Is the state of Washington Long-Term Care Trust Act universal long-term care?
UPDATE: The Washington Long-Term Care Trust Act was passed today, April 16th, in the Washington state senate. It will now proceed to the governor’s desk and be signed into law.
Washington state is very close to enacting the first, taxpayer-supported, long-term care plan. We, at LTCShop.com, supported the prior version of the legislation and we support the current version as well. But can the Washington Long-Term Care Trust Act be considered “universal long-term care”?
No, for several reasons:
The Long-Term Care Trust Act has a cap of $100 per day for only 365 days.
According to the 2018 cost of care survey conducted by Genworth (one of the largest long-term care insurers), $100 would pay for about 4 hours of home care here in the state of Washington. That’s better than nothing, but it’s only a small fraction of the expenses most families will incur when faced with the realities of caregiving. With a lifetime cap of only 365 days, this program has less than 1/5th the number of days of coverage available in the average long-term care insurance policy. (page 5, heading 1, first paragraph)
The Long-Term Care Trust Act will NOT cover those already retired.
The legislation requires an employee (or anyone self-employed) to pay the .58% payroll tax for 10 years before being fully vested into the program. Anyone who is already retired will receive NOTHING from this program.
The Long-Term Care Trust Act will NOT cover those close to retirement.
Anyone who plans on retiring within the next decade won’t be covered, even though they may pay this tax for nine years. The youngest Baby Boomers turn 55 this year. The Long-Term Care Trust Act will not cover most of the Baby Boom generation.
# # # #
ACTIVITY: Write out the whole article on the Washington Long-Term Care Trust Act again, word for word.

PROVIDED INFORMATION:
# # # #
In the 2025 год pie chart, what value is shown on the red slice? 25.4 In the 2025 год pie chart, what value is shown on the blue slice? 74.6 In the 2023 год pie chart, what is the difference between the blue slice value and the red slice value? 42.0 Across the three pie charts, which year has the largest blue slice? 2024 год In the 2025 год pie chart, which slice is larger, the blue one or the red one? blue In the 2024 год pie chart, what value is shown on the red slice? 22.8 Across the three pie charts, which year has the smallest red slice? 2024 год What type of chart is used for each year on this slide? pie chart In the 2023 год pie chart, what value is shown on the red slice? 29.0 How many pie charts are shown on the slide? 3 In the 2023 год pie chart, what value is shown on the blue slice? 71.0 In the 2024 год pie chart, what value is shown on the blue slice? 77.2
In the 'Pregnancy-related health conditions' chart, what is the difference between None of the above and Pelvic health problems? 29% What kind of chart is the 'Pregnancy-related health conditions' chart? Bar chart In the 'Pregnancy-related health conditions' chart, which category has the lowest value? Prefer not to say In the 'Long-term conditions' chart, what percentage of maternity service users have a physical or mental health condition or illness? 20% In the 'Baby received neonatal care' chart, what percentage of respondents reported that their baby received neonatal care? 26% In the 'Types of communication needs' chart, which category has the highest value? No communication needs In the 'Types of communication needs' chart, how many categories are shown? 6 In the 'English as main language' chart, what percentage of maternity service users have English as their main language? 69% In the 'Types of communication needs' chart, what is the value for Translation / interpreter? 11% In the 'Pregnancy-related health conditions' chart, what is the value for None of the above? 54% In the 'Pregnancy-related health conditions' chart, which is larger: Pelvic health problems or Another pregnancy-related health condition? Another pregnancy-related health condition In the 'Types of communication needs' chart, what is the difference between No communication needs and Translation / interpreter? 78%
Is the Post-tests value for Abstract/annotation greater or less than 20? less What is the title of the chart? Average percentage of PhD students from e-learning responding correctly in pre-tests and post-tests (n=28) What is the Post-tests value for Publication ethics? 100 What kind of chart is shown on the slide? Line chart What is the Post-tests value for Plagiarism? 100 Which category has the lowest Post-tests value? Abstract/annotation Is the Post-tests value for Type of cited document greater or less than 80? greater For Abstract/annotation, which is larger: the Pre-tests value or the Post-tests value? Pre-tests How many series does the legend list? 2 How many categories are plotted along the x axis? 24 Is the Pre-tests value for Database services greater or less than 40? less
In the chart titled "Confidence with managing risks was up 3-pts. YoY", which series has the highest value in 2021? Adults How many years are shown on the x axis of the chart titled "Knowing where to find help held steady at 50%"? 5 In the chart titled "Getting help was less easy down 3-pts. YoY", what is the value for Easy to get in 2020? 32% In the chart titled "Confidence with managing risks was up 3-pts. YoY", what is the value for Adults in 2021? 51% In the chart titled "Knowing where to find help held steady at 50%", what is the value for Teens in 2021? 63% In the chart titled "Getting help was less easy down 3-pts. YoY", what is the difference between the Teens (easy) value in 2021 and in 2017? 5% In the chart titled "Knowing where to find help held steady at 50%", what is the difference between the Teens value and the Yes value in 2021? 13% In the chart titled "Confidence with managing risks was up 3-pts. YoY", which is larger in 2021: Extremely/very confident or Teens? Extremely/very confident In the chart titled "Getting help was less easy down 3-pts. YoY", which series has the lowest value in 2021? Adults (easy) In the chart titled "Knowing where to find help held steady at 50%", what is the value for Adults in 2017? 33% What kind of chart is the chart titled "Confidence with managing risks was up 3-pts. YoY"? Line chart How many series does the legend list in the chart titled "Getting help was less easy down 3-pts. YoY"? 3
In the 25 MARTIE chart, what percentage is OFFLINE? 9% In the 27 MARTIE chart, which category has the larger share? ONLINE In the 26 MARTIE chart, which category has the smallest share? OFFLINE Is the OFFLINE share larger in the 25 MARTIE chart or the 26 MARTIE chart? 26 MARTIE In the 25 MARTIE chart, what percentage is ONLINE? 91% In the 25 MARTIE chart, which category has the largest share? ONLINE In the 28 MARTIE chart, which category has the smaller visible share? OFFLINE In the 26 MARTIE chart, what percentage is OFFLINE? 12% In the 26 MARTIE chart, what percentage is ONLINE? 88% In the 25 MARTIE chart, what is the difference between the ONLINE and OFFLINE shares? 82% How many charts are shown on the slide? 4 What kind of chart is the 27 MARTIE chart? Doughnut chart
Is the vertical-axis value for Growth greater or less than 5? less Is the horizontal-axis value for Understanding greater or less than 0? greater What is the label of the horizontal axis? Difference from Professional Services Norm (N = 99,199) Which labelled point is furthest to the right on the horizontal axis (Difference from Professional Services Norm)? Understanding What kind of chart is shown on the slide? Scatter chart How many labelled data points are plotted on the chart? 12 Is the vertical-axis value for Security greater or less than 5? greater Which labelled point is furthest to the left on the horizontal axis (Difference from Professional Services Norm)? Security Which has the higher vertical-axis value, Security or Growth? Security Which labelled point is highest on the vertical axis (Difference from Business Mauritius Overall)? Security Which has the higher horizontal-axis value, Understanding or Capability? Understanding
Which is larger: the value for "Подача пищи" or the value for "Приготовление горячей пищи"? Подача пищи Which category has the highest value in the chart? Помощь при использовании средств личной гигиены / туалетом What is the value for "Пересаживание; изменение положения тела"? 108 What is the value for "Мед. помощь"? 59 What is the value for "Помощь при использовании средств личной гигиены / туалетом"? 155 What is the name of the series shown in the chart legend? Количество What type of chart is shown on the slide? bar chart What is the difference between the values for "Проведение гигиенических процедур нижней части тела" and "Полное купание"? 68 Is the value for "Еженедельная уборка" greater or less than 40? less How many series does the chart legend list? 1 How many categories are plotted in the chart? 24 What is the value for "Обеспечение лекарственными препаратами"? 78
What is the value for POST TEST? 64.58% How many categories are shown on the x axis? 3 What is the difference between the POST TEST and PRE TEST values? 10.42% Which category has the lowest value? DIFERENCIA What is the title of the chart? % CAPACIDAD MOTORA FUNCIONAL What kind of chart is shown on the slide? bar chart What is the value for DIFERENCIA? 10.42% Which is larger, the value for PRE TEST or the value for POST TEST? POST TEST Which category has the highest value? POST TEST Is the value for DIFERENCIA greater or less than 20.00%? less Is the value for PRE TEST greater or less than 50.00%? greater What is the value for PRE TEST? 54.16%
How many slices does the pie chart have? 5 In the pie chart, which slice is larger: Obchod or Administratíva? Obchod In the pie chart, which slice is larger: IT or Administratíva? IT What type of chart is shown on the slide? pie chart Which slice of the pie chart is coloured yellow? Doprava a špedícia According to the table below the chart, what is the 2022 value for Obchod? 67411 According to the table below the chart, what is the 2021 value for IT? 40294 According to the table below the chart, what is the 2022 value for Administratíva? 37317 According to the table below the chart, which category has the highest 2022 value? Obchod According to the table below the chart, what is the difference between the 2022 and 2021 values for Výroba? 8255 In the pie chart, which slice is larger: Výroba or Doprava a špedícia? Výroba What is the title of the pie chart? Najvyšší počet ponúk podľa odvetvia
# # # #
OUTPUT OF THE EXERCISE:
Is the state of Washington Long-Term Care Trust Act universal long-term care?
UPDATE: The Washington Long-Term Care Trust Act was passed today, April 16th, in the Washington state senate. It will now proceed to the governor’s desk and be signed into law.
Washington state is very close to enacting the first, taxpayer-supported, long-term care plan. We, at LTCShop.com, supported the prior version of the legislation and we support the current version as well. But can the Washington Long-Term Care Trust Act be considered “universal long-term care”?
No, for several reasons:
The Long-Term Care Trust Act has a cap of $100 per day for only 365 days.
According to the 2018 cost of care survey conducted by Genworth (one of the largest long-term care insurers), $100 would pay for about 4 hours of home care here in the state of Washington. That’s better than nothing, but it’s only a small fraction of the expenses most families will incur when faced with the realities of caregiving. With a lifetime cap of only 365 days, this program has less than 1/5th the number of days of coverage available in the average long-term care insurance policy. (page 5, heading 1, first paragraph)
The Long-Term Care Trust Act will NOT cover those already retired.
The legislation requires an employee (or anyone self-employed) to pay the .58% payroll tax for 10 years before being fully vested into the program. Anyone who is already retired will receive NOTHING from this program.
The Long-Term Care Trust Act will NOT cover those close to retirement.
Anyone who plans on retiring within the next decade won’t be covered, even though they may pay this tax for nine years. The youngest Baby Boomers turn 55 this year. The Long-Term Care Trust Act will not cover most of the Baby Boom generation.